Innovation durch Integration
Die Neuartigkeit dieses Modells liegt in seinem ganzheitlichen Ansatz. Es berücksichtigt sowohl interne als auch externe Einflüsse und definiert die einzelnen Phasen neu. Besonders innovativ ist die iterative, algorithmische Verknüpfung der Prozessphasen. Im Gegensatz zu früheren Modellen, die entweder eine unbestimmte «interne Durchmischung» der Phasen oder einen streng linearen Ablauf postulierten, bietet dieses Modell eine flexible, aber strukturierte Sichtweise auf den kreativen Prozess.
Schlussfolgerung
Das vorgestellte 4-Phasen-Modell künstlerischen Arbeitens bietet eine umfassende und zeitgemäße Perspektive auf den kreativen Prozess. Es vereint die bewährten Erkenntnisse von Graham Wallas mit modernen Konzepten der Iteration und des algorithmischen Denkens.

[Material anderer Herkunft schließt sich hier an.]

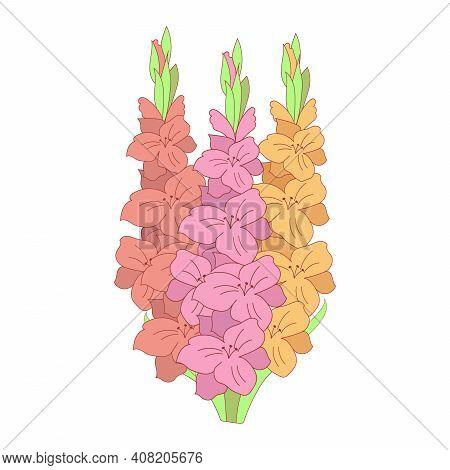 Gladiolus Flowers Vector Illustration For Design. Tropical Flowers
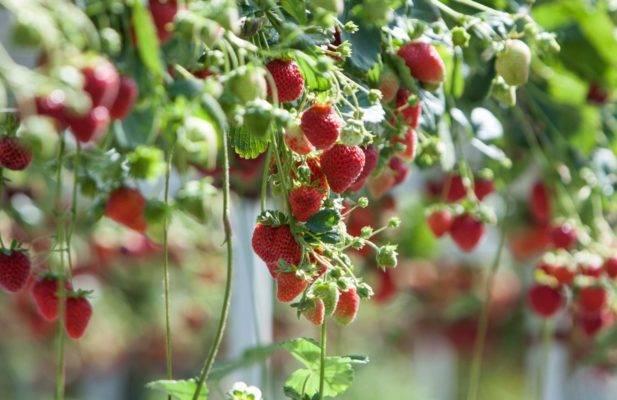 Выращивание клубники в теплице круглый год как бизнес: 3 метода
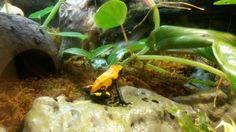 Orange splash back D. Galactonotus
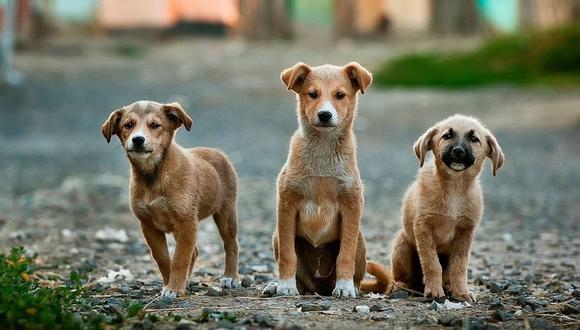 Averigua qué edad tiene tu perro para que sepas el momento que debe partir. (Foto: Pixabay)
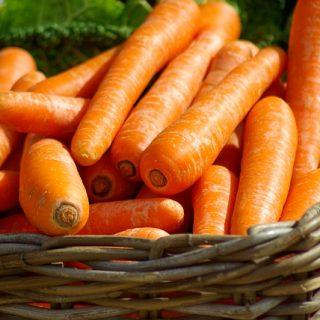 морковка овощи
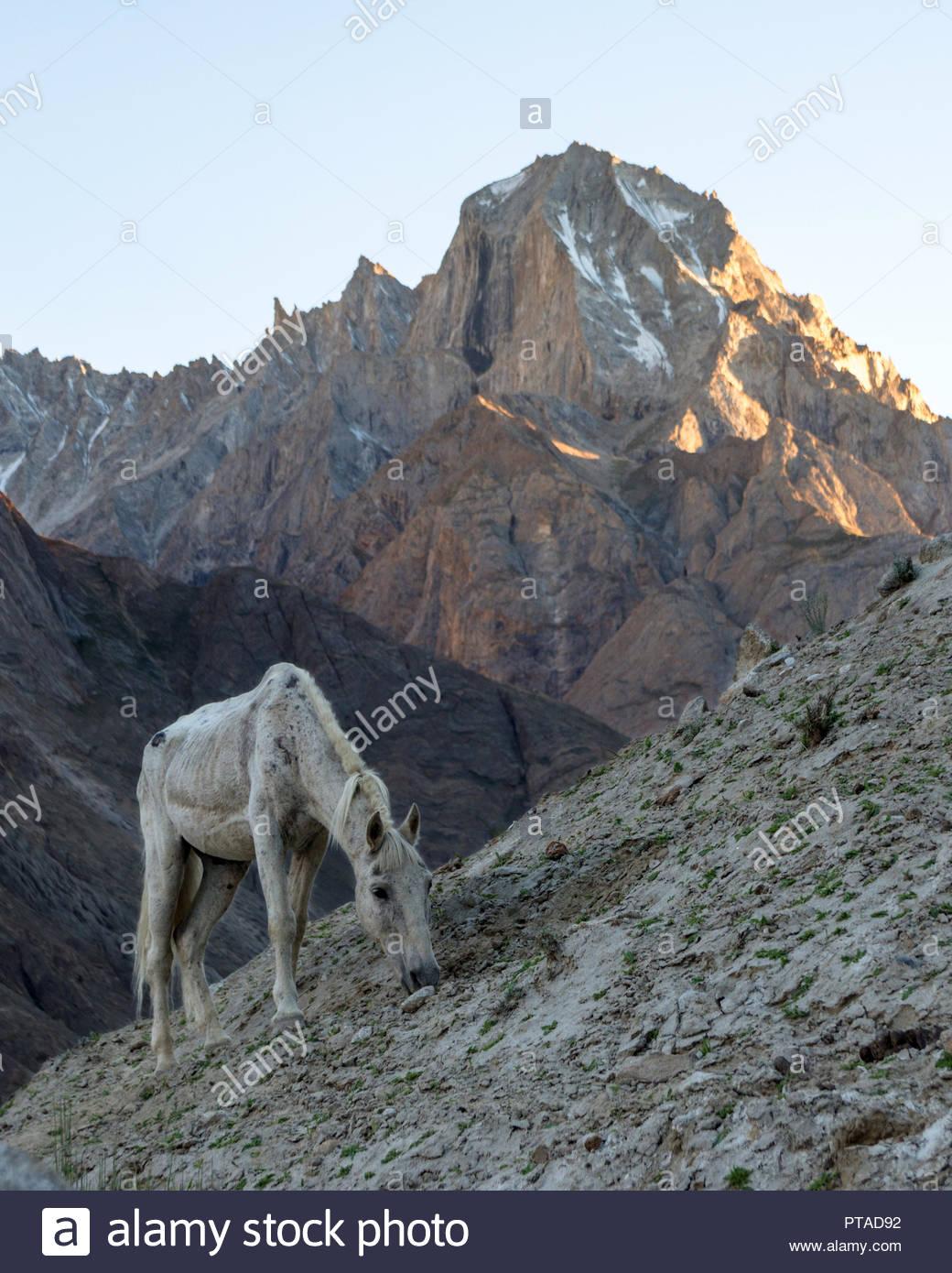 White horse grazing on the slopes near Payu campsite, Karakoram, Pakistan - Stock Image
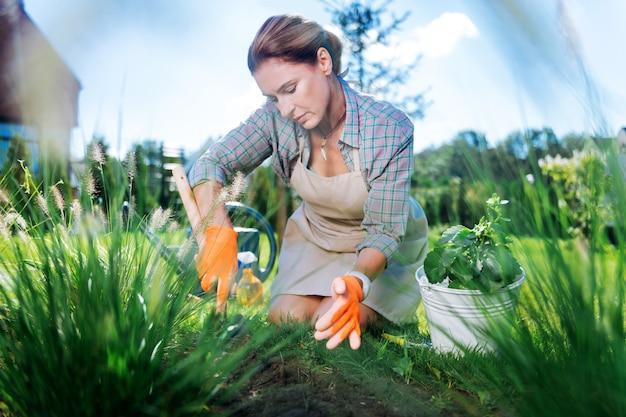 Mulher em luvas. mulher madura atraente usando luvas laranja e avental bege, arrancando ervas daninhas no jardim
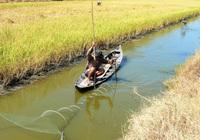 Người dân và doanh nghiệp cùnglàm để cótôm sinh thái, lúa hữu cơ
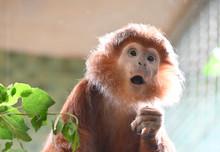 Funny Expression Of An Ebony Leaf Monkey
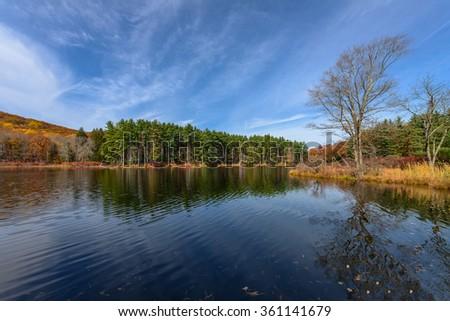 Reflection,Lake Nawahunta New Jersey - stock photo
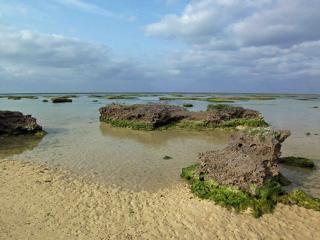 シンリ浜10.jpg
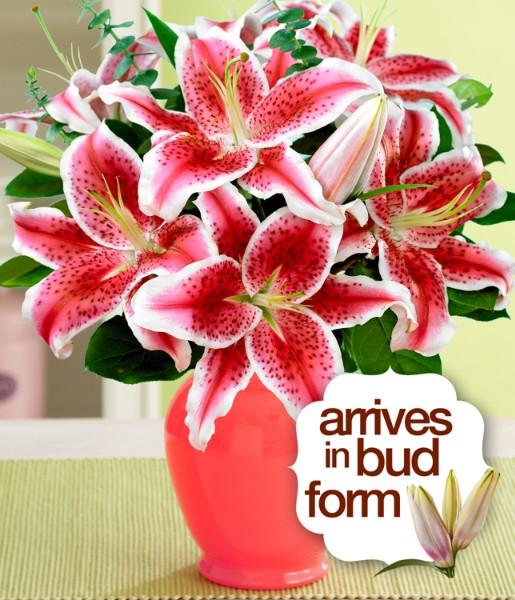 ProFlowers - Fragrant Stargazer Lilies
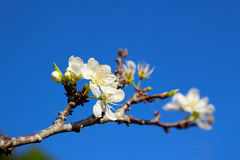 Plum Flower in Thailand Royalty Free Stock Photo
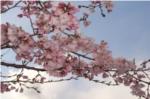 昆陽池公園桜の写真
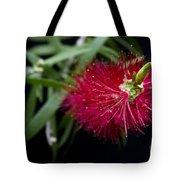 Callistemon Citrinus - Crimson Bottlebrush Hawaii Tote Bag
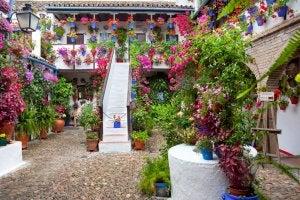 Spanish luxury garden.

Durch die Berücksichtigung externer Einflüsse und die Einbeziehung von Entscheidungspunkten schafft es ein realistisches Bild des künstlerischen Schaffensprozesses. Dieses Modell kann Künstlern, Designern und Kreativen als Orientierungshilfe dienen, um ihren eigenen Schaffensprozess besser zu verstehen und zu strukturieren. Es bietet einen Rahmen, der sowohl die Komplexität als auch die Dynamik kreativer Arbeit anerkennt und dabei flexibel genug bleibt, um individuelle Anpassungen zu ermöglichen. In einer Zeit, in der künstlerisches Schaffen zunehmend mit technologischen Entwicklungen und gesellschaftlichen Veränderungen konfrontiert wird, bietet dieses Modell eine wertvolle Brücke zwischen traditionellen Verständnissen von Kreativität und modernen, algorithmischen Ansätzen. Es lädt dazu ein, den kreativen Prozess als eine Reise zu betrachten, die sowohl strukturiert als auch offen für unerwartete Wendungen und Erkenntnisse ist.
Literatur:
- Graham Wallas: Die Kunst des Denkens (1926)
- Modelle für den kreativen Prozess von Paul E. Plsek (1996)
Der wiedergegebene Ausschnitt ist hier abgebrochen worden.